А вот четыре бутылки пива «бад», в испарине, нетронутые, крышки не свинчены, кто их заказал, кто поставил тут с краю на стойке – мне неведомо. Но стоят, как будто мои. Моих рук касаясь.
Потом и Лёва набрался смелости, нырнул в ту пучину, пучина не приняла, выбросила обратно к стойке, он повторил попытку. А я всё смотрел на бутылки – они бездарно нагревались, скоро будут как парное молоко. Владелец, где он? Нет его до сих пор. Я стал постепенно свыкаться с мыслью, что владелец я – да я их почти что обнимал, всё глубже и глубже облокачиваясь на стойку, обволакивал их хозяйским видом, чтобы и бармен смирился с этой очевидностью. Так крадёшься к девушке на первом свидании, ползёшь руками по спинке её кресла, по её подлокотникам. Всё ближе. А потом – да какого чёрта? – срываешь поцелуй. И я сорвал. Крышку. И отхлебнул. И никто не оказался против.
Когда Лёву выбросило прибоем на очередной смене композиции – я уже прекрасно и вальяжно прикладываюсь к бутылке. Тяну Лёве вторую, приглашая стать соучастником. Лёва разогрет танцем – он за!
Один раз меня даже зафлексило, под какую-то замикшированную мелодию из 90х, и я снялся со стула, чтобы нелепо помахать конечностями: рука-нога-рука-нога. Я оказался в лесу из девок. Железный дровосек на прогулке – рука-нога.
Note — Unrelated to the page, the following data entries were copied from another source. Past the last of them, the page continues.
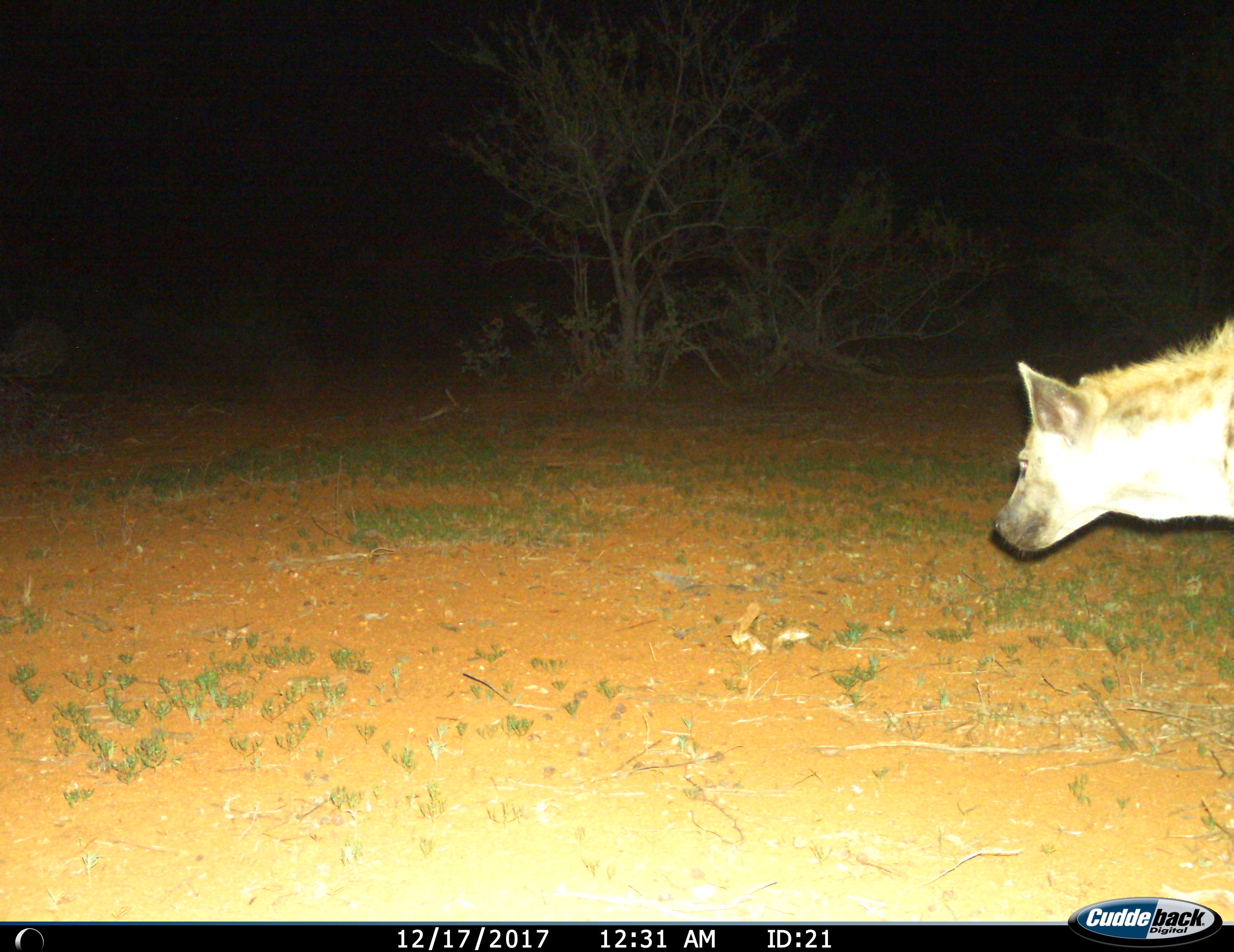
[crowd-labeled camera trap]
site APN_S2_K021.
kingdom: Animalia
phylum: Chordata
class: Mammalia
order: Carnivora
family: Hyaenidae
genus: Crocuta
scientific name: Crocuta crocuta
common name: spotted hyena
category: hyenaspotted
Hyenaspotted (spotted hyena) (Crocuta crocuta), count 1. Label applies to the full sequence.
А другой раз, когда бутылки неизвестного благотворителя были уже пусты и случился медленный танец, меня со стула сняла – девушка!
Постарше, чем основная публика здесь, лет тридцати с чуточкой. Она пришла с подружкой, а подружка с недовольным выражением лица пришла. Так и осталась стоять поближе к выходу, с выражением и со скрещенными на груди руками. А эта, я и лица не запомнил, но помню, что аккуратненькая, приятненькая блондинка, не высокая, эта — наоборот ласковая, хвать меня аккуратненько за руку и потянула на танец.
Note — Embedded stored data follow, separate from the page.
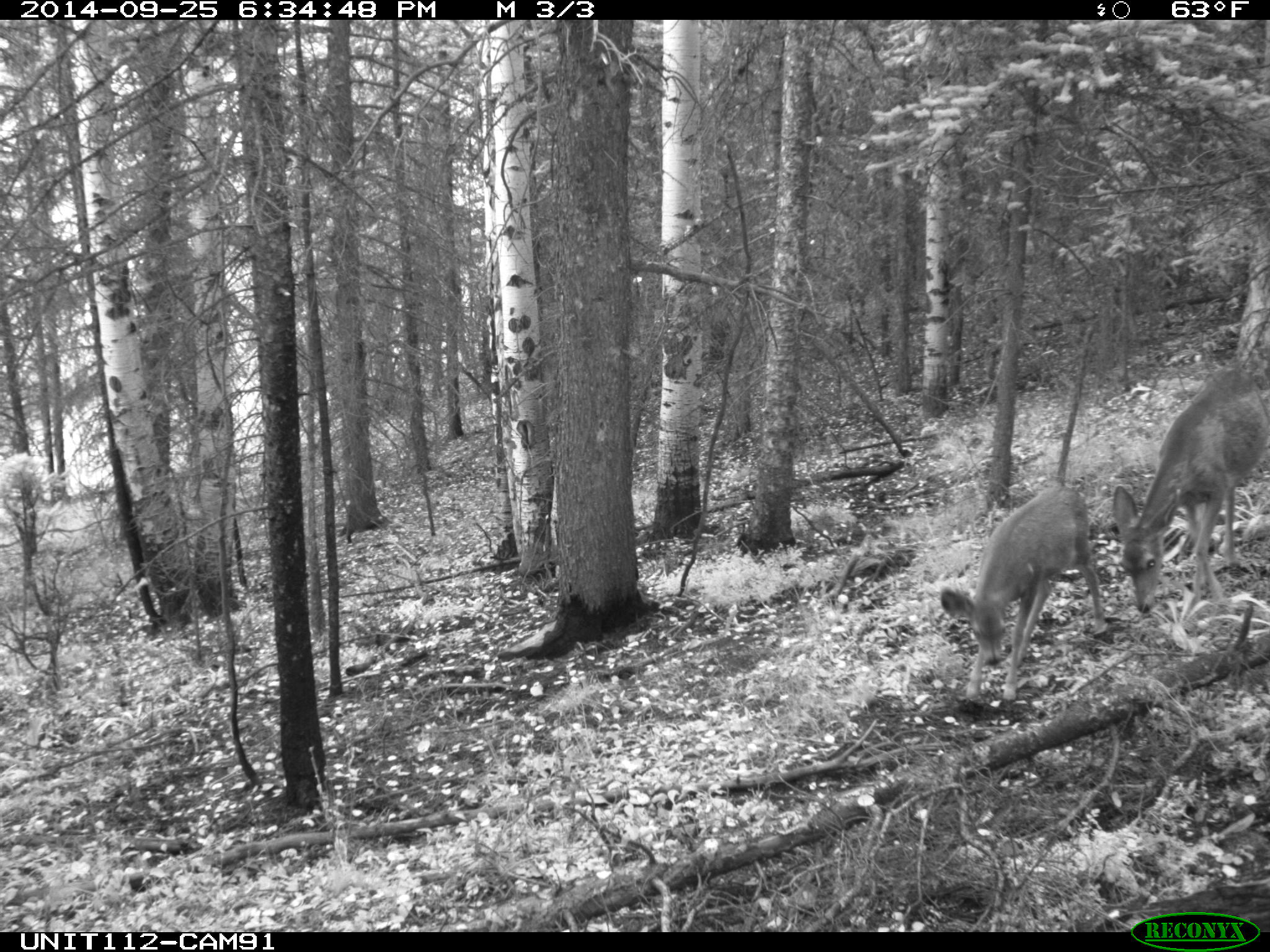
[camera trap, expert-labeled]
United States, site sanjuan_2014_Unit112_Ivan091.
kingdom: Animalia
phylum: Chordata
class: Mammalia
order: Artiodactyla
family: Cervidae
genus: Odocoileus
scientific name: Odocoileus hemionus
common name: mule deer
Один танец, потом другой. А потом она меня потянула к выходу. Маленькая, тянет так беспомощно, но настойчиво, под локоток, словно поручень закрытой двери. Я сразу заподозрил что-то неладное. Пу-та-ны! Или консуматорши. А подружка-то, подружка, чего такая сердитая стоит, устала, поди, от работы своей путанской? Я не с места – я запертая дверь! Ишь охотницы какие, пришли почти к закрытию, нашли лоха пьяного!
Отчаялась, стала что-то на ухо говорить мне. Ничего не слышу в таком грохоте! Прайс озвучивает? Пойдём, говорит, пойдём, малыш, я сделаю тебя счастливым? Пожимаю плечами – ничего не слышу. Да я это… у меня тут Лёва… куда я… Опять на ухо что-то щебечет. И опять я запертая дверь…
Ты вменяемый, нет? скажете вы, уверен, вы ещё и по лбу себе постучите, консуматорша какого хрена тебя из клуба потащит! А путана, скажете, на кой ляд она тебя танцевать будет полчаса. В щёчки целовать… Бес попутал, сам не знаю, не видал я живой путаны. Может это особая, сибирская путана. С душой к делу! С кротостью провинциальной! Про консуматорш, слово-то такое от Лёвы впервые и услышал.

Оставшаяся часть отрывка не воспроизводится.